Galaade Éditions mis en liquidation judiciaire

Clément Solym - 18.04.2017

Edition - Economie - Galaade Éditions - liquidation judiciaire éditeur - essais fiction traduction


Créée en 2005 par Emmanuelle Collas, Galaade Editions était spécialisée dans la littérature et les essais. La maison d’édition indépendante, distribuée par Interforum depuis janvier 2016, a été mise en liquidation judiciaire, actée ce 18 avril. 


 

 

« Après des mois d’un combat acharné pour trouver une solution favorable aux difficultés, malgré tous nos efforts et notre engagement, sans compter les multiples et épuisants rebondissements, il n’y a pas eu de miracle. La société Galaade Éditions est contrainte de cesser son activité », annonce sa présidente. 

 

La maison s'était axée sur la construction d’un catalogue et privilégiant une politique d’auteur : Hakan Günday, Abdulrazak Gurnah, Ursula Hegi, Yoel Hoffmann, Tuna Kiremitçi, Arnošt Lustig, Juan José Millás, Helen Oyeyemi, Szilárd Rubin, Alberto Ruy-Sánchez, Igor Štiks, Ayfer Tunç, Murat Uyurkulak, Bert Wagendorp, Irvin Yalom… Et engagée dans les débats contemporains (essais de fonds et textes d’intervention avec la série Auteur de vue) : Tariq Ali, Noam Chomsky, Patrick Chamoiseau, Hrant Dink, Edouard Glissant, Avirama Golan, Ilan Pappé, Edwy Plenel, Raja Shehadeh, Oliver Stone, Dubravka Ugresic…


Avec un catalogue de 80 titres, et une douzaine de parutions chaque année, la maison proposait des textes de fiction tant française qu’étrangère, ainsi que des essais. Plusieurs récompenses ont salué les œuvres parues – Prix Première des auditeurs de la RTBF à Marc Lepape, Vasilsca en 2008 ou celui des Lecteurs du livre de Poche, en 2010, attribué à Ursula Hegi pour Trudi la naine.
 

La maison avait également reçu le Médicis étranger, pour le roman Encore, du Turc Hakan Günday (traduction de Jean Descat) en novembre 2015, mais cette réussite n’a pas suffi.
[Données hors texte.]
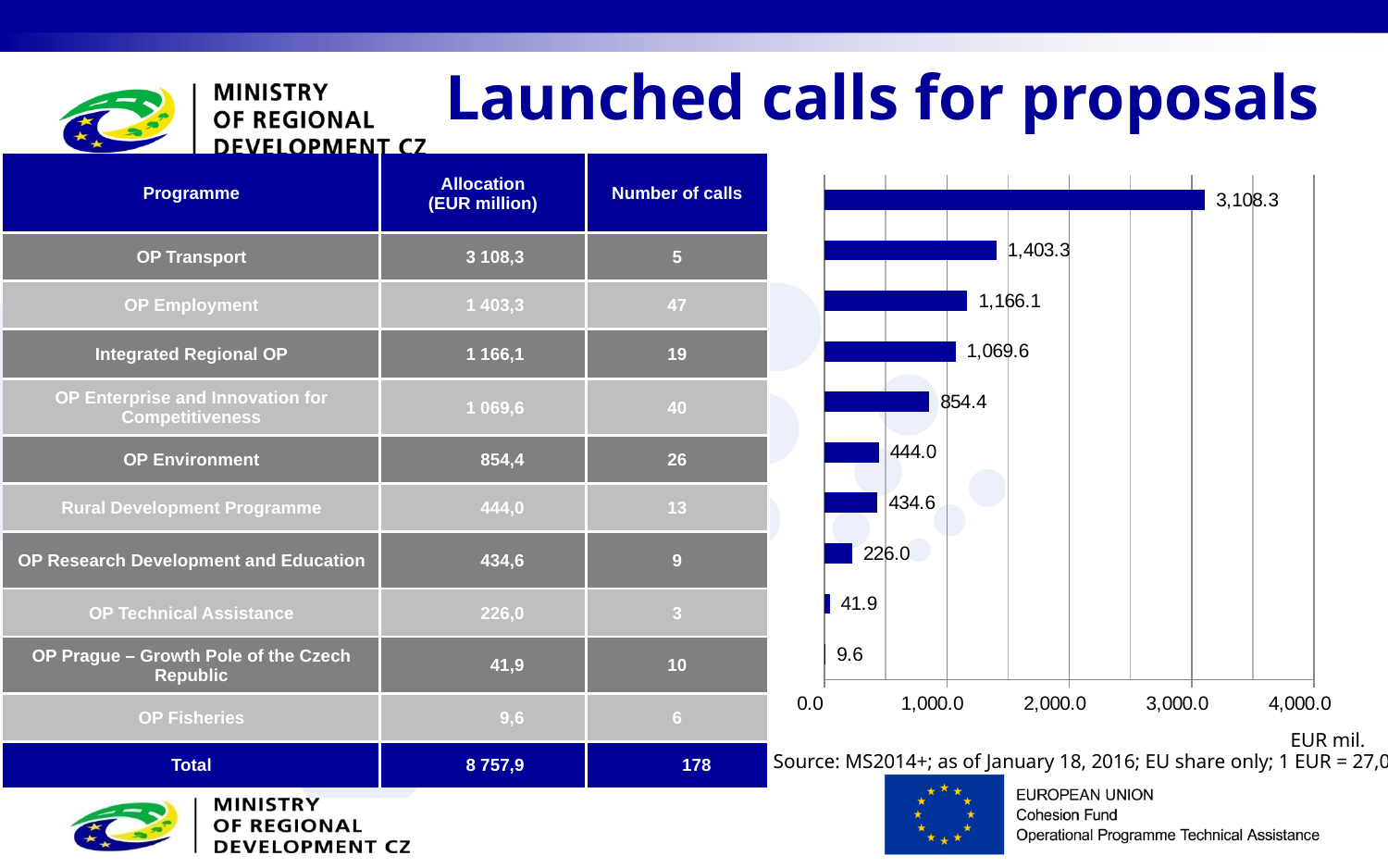
Which is larger in the chart: the bar labelled 444.0 or the bar labelled 434.6? 444.0 What value is labelled on the second bar from the top of the chart? 1,403.3 Is the value of the top bar in the chart greater or less than 3,000.0? greater What is the difference between the top bar (3,108.3) and the second bar (1,403.3) in the chart? 1,705.0 What is the value labelled on the shortest (bottom) bar of the chart? 9.6 What kind of chart is shown on the right side of the slide? Bar chart What is the highest tick value shown on the x axis of the chart? 4,000.0 Do the bar values rise or fall going from the top of the chart to the bottom? Fall What value is labelled on the fifth bar from the top of the chart? 854.4 How many bars does the chart on the right contain? 10 What unit is indicated below the x axis of the chart? EUR mil. What is the value labelled on the longest (top) bar of the chart? 3,108.3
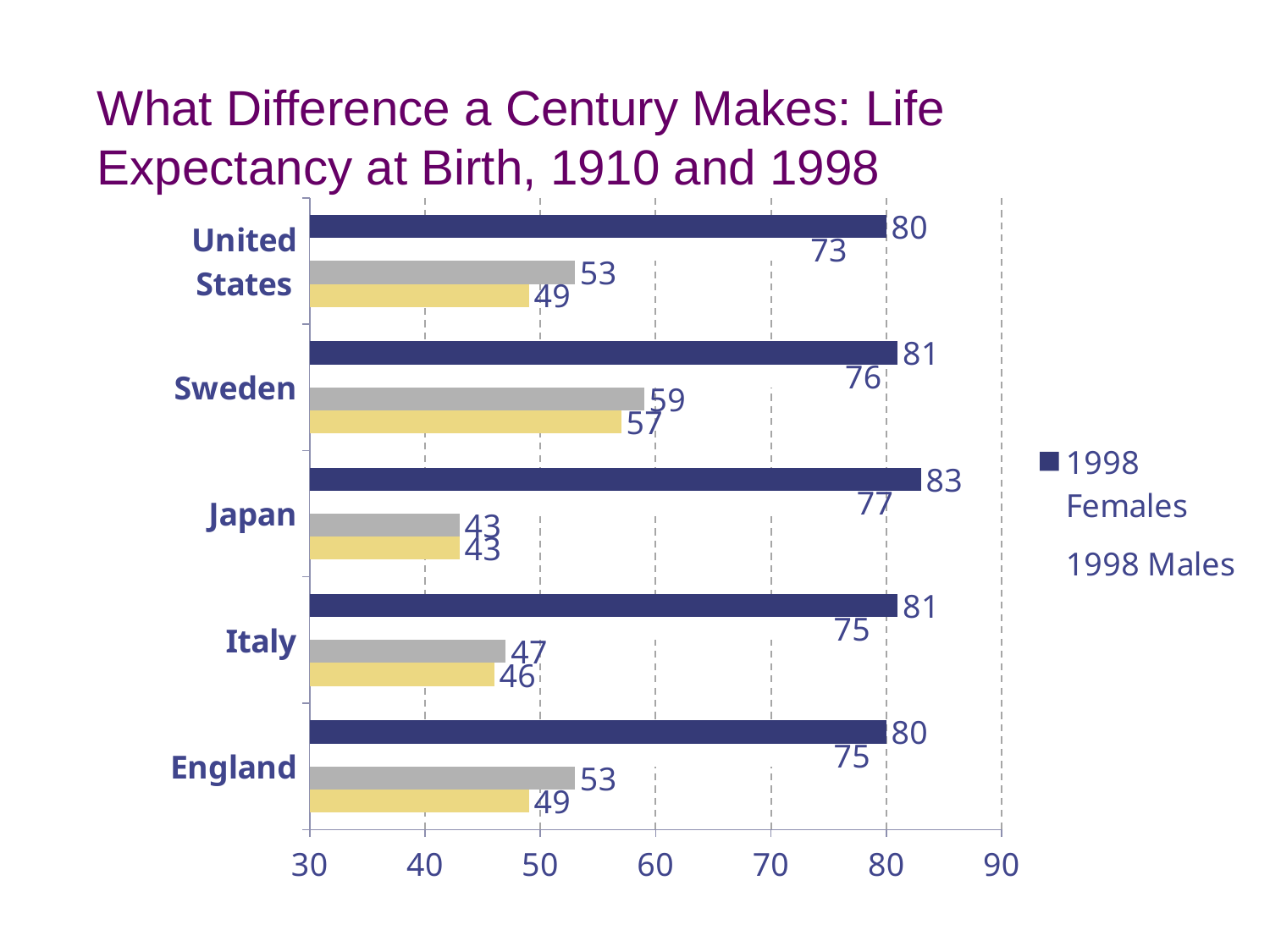
How many series does the legend list? 2 Which country has the lowest value on the gray bars? Japan What value is labelled on the yellow bar for Italy? 46 How many countries are shown on the chart? 5 Which country has the highest 1998 Females value? Japan What is the title of the slide? What Difference a Century Makes: Life Expectancy at Birth, 1910 and 1998 What is the difference between the 1998 Females and 1998 Males values for Japan? 6 What is the 1998 Males value for Sweden? 76 What value is labelled on the gray bar for Sweden? 59 What is the 1998 Females value for Japan? 83 Which is larger, the gray bar for the United States or the gray bar for Sweden? Sweden What kind of chart is shown on the slide? Bar chart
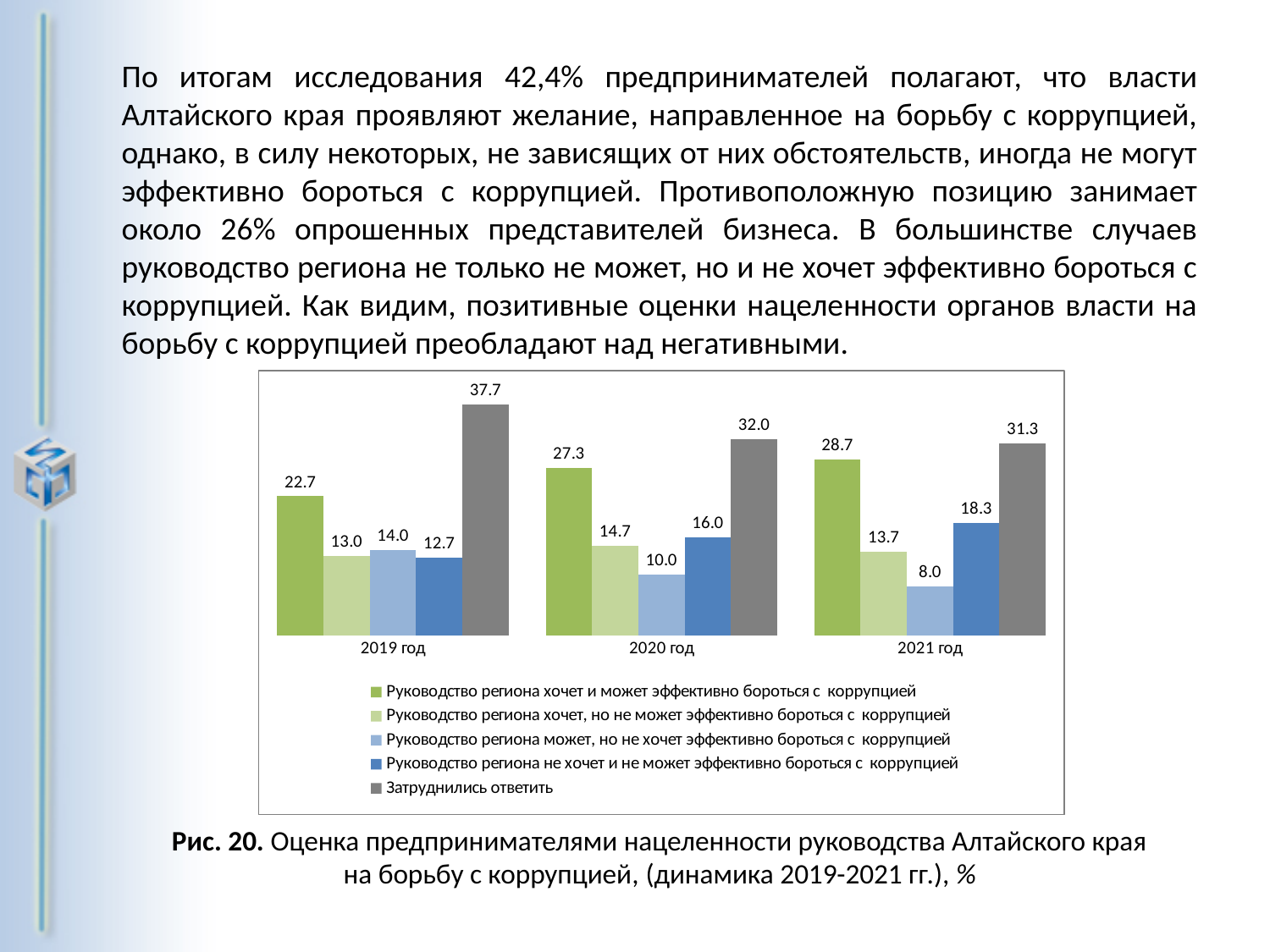
What is the value for 'Руководство региона не хочет и не может эффективно бороться с коррупцией' in 2021 год? 18.3 What kind of chart is shown on the slide? Bar chart What is the value for 'Затруднились ответить' in 2020 год? 32.0 What is the value for 'Руководство региона хочет и может эффективно бороться с коррупцией' in 2019 год? 22.7 How many series does the legend list? 5 Does the value for 'Руководство региона хочет и может эффективно бороться с коррупцией' rise or fall from 2019 год to 2021 год? Rise Which is larger in 2020 год: 'Руководство региона хочет, но не может эффективно бороться с коррупцией' or 'Руководство региона не хочет и не может эффективно бороться с коррупцией'? Руководство региона не хочет и не может эффективно бороться с коррупцией What is the value for 'Руководство региона может, но не хочет эффективно бороться с коррупцией' in 2021 год? 8.0 In which year is the value for 'Затруднились ответить' the highest? 2019 год What is the difference between the 'Руководство региона хочет и может эффективно бороться с коррупцией' values for 2021 год and 2019 год? 6.0 How many year categories are shown on the x axis? 3 In which year is the value for 'Руководство региона может, но не хочет эффективно бороться с коррупцией' the lowest? 2021 год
Placée en redressement judiciaire en septembre 2016, la maison a lourdement souffert d’une trésorerie tendue, la contraignant à se placer sous protection d’un administrateur judiciaire.

 

La SGDL avait d’ailleurs rapidement réagi, en incitant les auteurs à « tenter de récupérer [leurs] montants de droits d’auteur, de déclarer [leur] créance [...] auprès du mandataire judiciaire ». Et ce, avant le 7 décembre 2016. Cette intervention, en octobre 2016, faisait suite à la mise en redressement par le Tribunal de commerce de Paris. 

 

En l’absence de solution, la liquidation s’est imposée.


Rendez-vous est donné pour une nouvelle aventure, mais sans plus de détails. « Certes demain nous perdrons notre passé, mais nous gardons notre histoire et nous regardons l’avenir », conclut Emmanuelle Collas.